Publishing Datasets

You can publish your dataset to the public with ABCI Cloud Storage.

Please read through ABCI Agreement/Rules and ABCI Cloud Storage Terms of Use again and check if it is appropriate to publish the dataset. The publishing procedure is as follows.

1. Public Access Setting

Upload your data to ABCI Cloud Storage and set public access to them, referencing Access Control (1).

The following example creates example-dataset bucket, uploads files in sensor1 directory and grants public read access to them.

» What the exercise asks: Can you extract the part of the page on publishing datasets with ABCI Cloud Storage starting with "Publishing Datasets" and going on through "access to them."? The material that comes next has no connection to the page on publishing datasets.

» Given data:
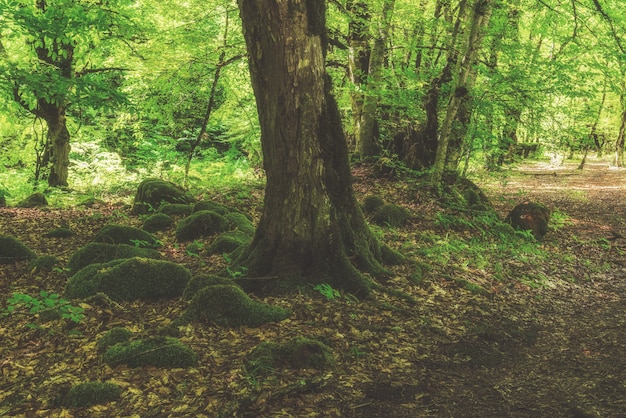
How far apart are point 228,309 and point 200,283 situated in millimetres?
780

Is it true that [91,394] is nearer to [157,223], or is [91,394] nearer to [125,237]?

» Solution:
Publishing Datasets

You can publish your dataset to the public with ABCI Cloud Storage.

Please read through ABCI Agreement/Rules and ABCI Cloud Storage Terms of Use again and check if it is appropriate to publish the dataset. The publishing procedure is as follows.

1. Public Access Setting

Upload your data to ABCI Cloud Storage and set public access to them, referencing Access Control (1).

The following example creates example-dataset bucket, uploads files in sensor1 directory and grants public read access to them.